JOB
Could you repeat the records below exactly, leaving out any pictures?

** begin **

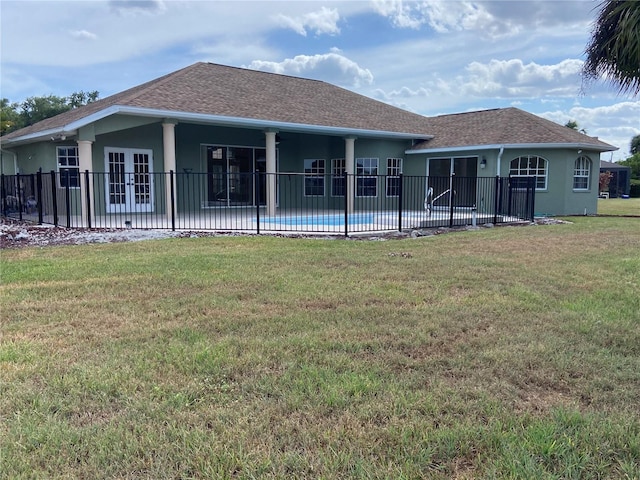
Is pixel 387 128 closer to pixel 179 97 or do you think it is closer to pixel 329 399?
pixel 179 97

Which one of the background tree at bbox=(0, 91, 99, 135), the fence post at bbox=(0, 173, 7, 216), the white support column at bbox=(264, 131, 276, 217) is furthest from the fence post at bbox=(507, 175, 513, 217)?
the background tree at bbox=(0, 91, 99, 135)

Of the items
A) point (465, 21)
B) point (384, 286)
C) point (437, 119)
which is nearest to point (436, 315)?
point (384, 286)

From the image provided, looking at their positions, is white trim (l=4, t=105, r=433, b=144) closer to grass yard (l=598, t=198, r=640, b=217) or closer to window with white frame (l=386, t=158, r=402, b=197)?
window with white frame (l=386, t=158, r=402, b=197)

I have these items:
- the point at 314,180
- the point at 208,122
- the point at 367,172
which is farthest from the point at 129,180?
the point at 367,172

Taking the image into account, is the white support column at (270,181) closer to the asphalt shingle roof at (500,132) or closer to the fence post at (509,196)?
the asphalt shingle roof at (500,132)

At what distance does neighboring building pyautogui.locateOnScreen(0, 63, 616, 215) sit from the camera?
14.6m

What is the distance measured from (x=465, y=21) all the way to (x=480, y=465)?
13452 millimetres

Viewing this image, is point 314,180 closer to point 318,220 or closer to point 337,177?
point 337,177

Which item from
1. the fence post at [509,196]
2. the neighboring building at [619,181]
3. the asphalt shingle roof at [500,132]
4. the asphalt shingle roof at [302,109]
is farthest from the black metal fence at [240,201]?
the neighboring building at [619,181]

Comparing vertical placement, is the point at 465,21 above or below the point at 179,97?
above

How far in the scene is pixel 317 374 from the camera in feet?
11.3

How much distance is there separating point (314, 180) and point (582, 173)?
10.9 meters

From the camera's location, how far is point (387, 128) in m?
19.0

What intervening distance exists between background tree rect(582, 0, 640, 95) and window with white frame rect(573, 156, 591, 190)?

** end **

FINAL RESULT
Is pixel 387 128 closer to pixel 179 97 or do you think it is closer to pixel 329 399?
pixel 179 97

Which one of the background tree at bbox=(0, 91, 99, 135), the fence post at bbox=(0, 173, 7, 216), the white support column at bbox=(264, 131, 276, 217) is furthest from the fence post at bbox=(507, 175, 513, 217)?
the background tree at bbox=(0, 91, 99, 135)

Of the items
A) point (465, 21)
B) point (384, 286)
C) point (437, 119)
which is nearest to point (436, 315)?
point (384, 286)

From the image provided, looking at their positions, is white trim (l=4, t=105, r=433, b=144) closer to grass yard (l=598, t=198, r=640, b=217) or closer to window with white frame (l=386, t=158, r=402, b=197)?
window with white frame (l=386, t=158, r=402, b=197)

I have these items:
- the point at 314,180
- the point at 208,122
- the point at 367,172
which is farthest from the point at 129,180?
the point at 367,172

Taking the image into account, is the white support column at (270,181) closer to the asphalt shingle roof at (500,132) or closer to the fence post at (509,196)?
the asphalt shingle roof at (500,132)

At what distance does neighboring building pyautogui.locateOnScreen(0, 63, 616, 215) sit from the camera?
14.6m

What is the distance measured from (x=465, y=21) all the way to (x=480, y=465)?
13452 millimetres

Viewing this image, is point 314,180 closer to point 318,220 or closer to point 337,177?
point 337,177

Which item from
1. the fence post at [509,196]
2. the neighboring building at [619,181]
3. the asphalt shingle roof at [500,132]
4. the asphalt shingle roof at [302,109]
is farthest from the black metal fence at [240,201]?
the neighboring building at [619,181]

Comparing vertical placement, is the point at 465,21 above or below the point at 179,97?
above

How far in the scene is pixel 317 374 from the camera in feet?
11.3

How much distance is there separating point (314, 180) and point (582, 173)?
10.9 meters

From the camera's location, how far is point (387, 128) in m?
19.0

What intervening distance exists between background tree rect(582, 0, 640, 95) and window with white frame rect(573, 156, 591, 190)?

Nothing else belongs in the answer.